Читать книгу «На память узелки. Рецензии, эссе, письма» онлайн полностью📖 — Ларисы Миллер — MyBook.
image

Запоздалый звонок2
(к 20-летию гибели Юрия Карабчиевского (14.10.1938 – 30.07.1992))

Юра, тебя очень не хватает сегодня. Как, впрочем, и вчера. Не хватает твоей честности, горячности, неравнодушия. Не хватает тебя, потому что сегодня огромный дефицит людей с низким болевым порогом, людей, способных боль других чувствовать так же остро, как свою собственную. Ты был болен и Сумгаитом, и Карабахом и Спитаком. Ты был ранен смертью А. Д. Сахарова. Это всё были события твоей личной жизни.

Ты впустил в себя так много чужой боли, что у тебя в те июльские дни двадцать лет назад, видимо, не хватило сил на свою собственную. И никого из друзей не оказалось рядом, чтобы подставить плечо. Никого не было в Москве: жара, лето. Вернувшись в Москву после отпуска, мы обнаружили в своём почтовом ящике множество твоих записок с одним словом: «Позвоните». Тебя уже не было в живых. Я тебе столько раз мысленно звонила с той поры. Мне столько надо было сказать тебе.

Окликаю тебя и сегодня, чтобы ещё раз повторить, что ты нужен. Нужен друзьям, читателям. Тем, кто любил тебя, и тем, кто мог бы полюбить. Ты нужен, потому что ты из немногочисленной ныне когорты писателей, не столько озабоченных самовыражением и формальными поисками, сколько тем, чтоб пробиться к душе читателя. И тебе это удавалось. Но, к сожалению, хоть тебя и щедро печатали в последние годы твоей жизни, твой полуавтобиографический роман «Жизнь Александра Зильбера» и сборник повестей «Тоска по дому», и блестяще остроумная проза «Всё ломается», и «Незабвенный Мишуня», и тем более стихи, – всё ушло в тень, когда вышла наделавшая много шума книга «Воскресение Маяковского».

# [Формулировка задания]
Скопируйте из выбранного текста фрагмент без изменений, начиная со слов «Юра, тебя очень» и заканчивая словами «было сказать тебе.». Записи здесь никакой роли не играют.

# [Записи набора данных]

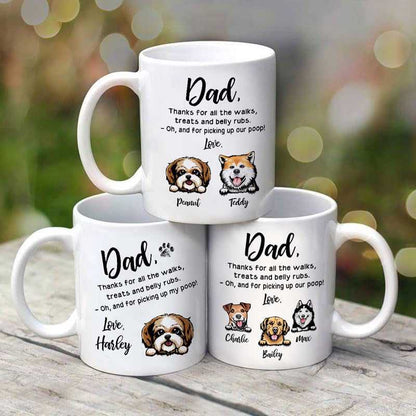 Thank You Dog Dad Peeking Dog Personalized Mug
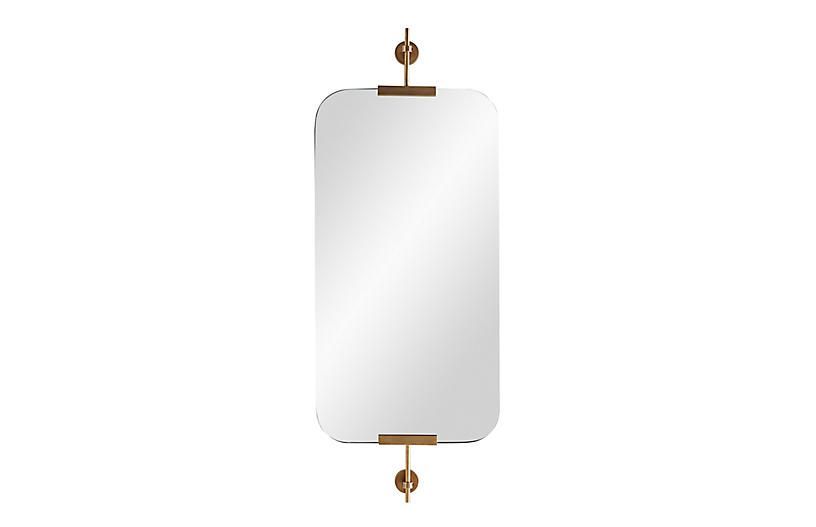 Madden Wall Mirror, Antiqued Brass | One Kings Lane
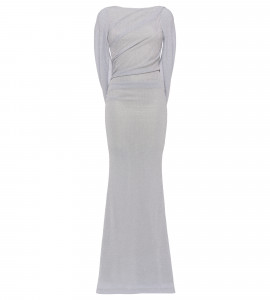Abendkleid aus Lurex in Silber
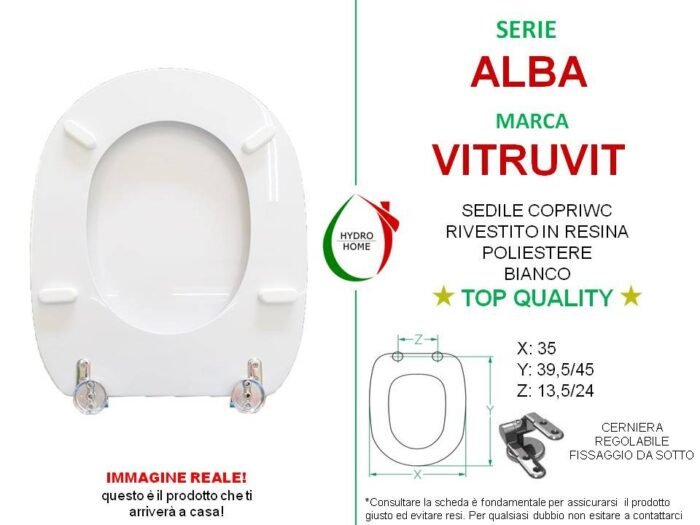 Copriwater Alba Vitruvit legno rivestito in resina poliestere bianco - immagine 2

==

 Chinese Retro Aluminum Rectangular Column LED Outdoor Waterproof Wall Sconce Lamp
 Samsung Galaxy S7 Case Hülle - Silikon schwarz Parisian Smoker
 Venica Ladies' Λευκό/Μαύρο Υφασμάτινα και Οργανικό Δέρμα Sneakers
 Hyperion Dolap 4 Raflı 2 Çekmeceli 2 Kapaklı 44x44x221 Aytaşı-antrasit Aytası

# [Ответ]
Юра, тебя очень не хватает сегодня. Как, впрочем, и вчера. Не хватает твоей честности, горячности, неравнодушия. Не хватает тебя, потому что сегодня огромный дефицит людей с низким болевым порогом, людей, способных боль других чувствовать так же остро, как свою собственную. Ты был болен и Сумгаитом, и Карабахом и Спитаком. Ты был ранен смертью А. Д. Сахарова. Это всё были события твоей личной жизни.

Ты впустил в себя так много чужой боли, что у тебя в те июльские дни двадцать лет назад, видимо, не хватило сил на свою собственную. И никого из друзей не оказалось рядом, чтобы подставить плечо. Никого не было в Москве: жара, лето. Вернувшись в Москву после отпуска, мы обнаружили в своём почтовом ящике множество твоих записок с одним словом: «Позвоните». Тебя уже не было в живых. Я тебе столько раз мысленно звонила с той поры. Мне столько надо было сказать тебе.